Liverpool Sound and Vision Rating * * * * *

A Passport is a very precious item, especially in days of uncertainty, in times of mistrust and in these days of political misjudgement, of the drawing in of borders, of closing people off from free thought and growing discontent, to have a Passport is the finest of possessions to have at your arsenal; it is an arsenal that The Scott Poley Project use to devastating effect and stimulating achievement.

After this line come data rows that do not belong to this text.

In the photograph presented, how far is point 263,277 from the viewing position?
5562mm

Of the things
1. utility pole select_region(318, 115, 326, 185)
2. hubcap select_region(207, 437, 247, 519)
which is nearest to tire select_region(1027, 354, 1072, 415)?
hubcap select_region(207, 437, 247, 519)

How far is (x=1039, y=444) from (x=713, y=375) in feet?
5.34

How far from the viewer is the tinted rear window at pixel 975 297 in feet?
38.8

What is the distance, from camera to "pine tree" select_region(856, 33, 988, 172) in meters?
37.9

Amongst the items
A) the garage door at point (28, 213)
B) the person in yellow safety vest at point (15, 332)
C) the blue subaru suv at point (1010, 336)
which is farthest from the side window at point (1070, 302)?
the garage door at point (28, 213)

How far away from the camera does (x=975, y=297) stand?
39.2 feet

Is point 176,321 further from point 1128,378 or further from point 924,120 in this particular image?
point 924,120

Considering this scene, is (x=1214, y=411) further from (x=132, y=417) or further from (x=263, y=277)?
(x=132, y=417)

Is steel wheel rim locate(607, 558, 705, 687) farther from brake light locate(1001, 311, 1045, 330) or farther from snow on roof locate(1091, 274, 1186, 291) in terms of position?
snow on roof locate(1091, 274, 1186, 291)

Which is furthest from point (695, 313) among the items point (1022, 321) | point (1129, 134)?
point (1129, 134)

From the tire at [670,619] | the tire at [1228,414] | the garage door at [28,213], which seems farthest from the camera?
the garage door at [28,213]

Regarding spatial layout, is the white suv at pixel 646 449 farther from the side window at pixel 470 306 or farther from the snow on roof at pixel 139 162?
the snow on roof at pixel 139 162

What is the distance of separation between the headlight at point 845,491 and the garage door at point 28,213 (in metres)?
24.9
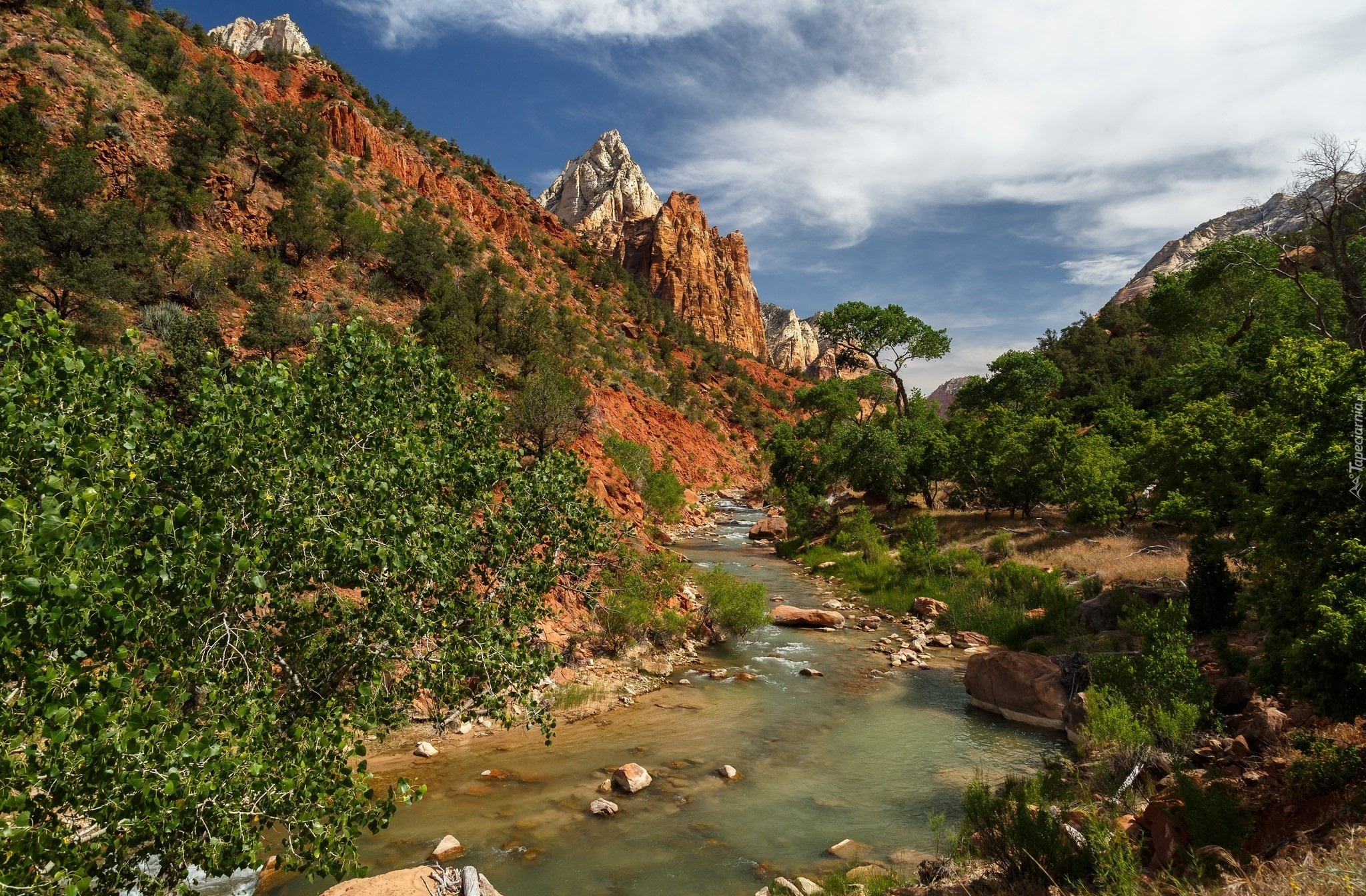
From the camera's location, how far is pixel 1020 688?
49.2ft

A project it may have started out as, however as the album progresses it is impossible to think of it as an ideal, the undertaking has gone from initial blueprint and onto completion with the architect having sweated and dreamed of the glittering tower, having downed each song as foundations and with massive contributions from Jay Irving, Paul Walsham, Nigel Williams, Tricia McTeague, Chris Howard, Paul Waterworth, Jay Bradberry, Mike Smith, Steve Parry, Richard Turvey, Albert Lee, Neil Fairclough, Etienne Girard, Simon Goulding, Jack Steven, Justin Johnson, Jack McCarthy and Richard Young, this tower is the musical equivalent of the grandest theatre, of the most beautiful stadium.

The centre of this building though is Scott Poley, the generosity of his playing across instruments such as mandolin, keyboards, bouzouki and the very obvious but incredible guitars, is like listening to a conjurer who has discovered how to manipulate sound and echoes and a surgeon who has managed to jump start a dying heart.

The crossover of deep fulfilment in country, the soul that is enhanced, the rock that brings forth the idea of imagination, all this is presented by Scott Poley in such a way that the architect is not only celebrated but has his name across the building in large, bold letters.

In tracks such as Keep Your Feet Down, the excellent Don’t Mess Up A Good Thing, Pulling At Straws, the enlightening The Bad Side of Everything and the power at the heart of the cyclone in 3am, the undertaking of the project is not only framed as an album of the year, it is a heartbeat which cannot be controlled, the swing full of pulse, the lyrics invigorating and the Passport filled with stamps of every colour and design. The Scott Poley Project is an identification of respectful glory.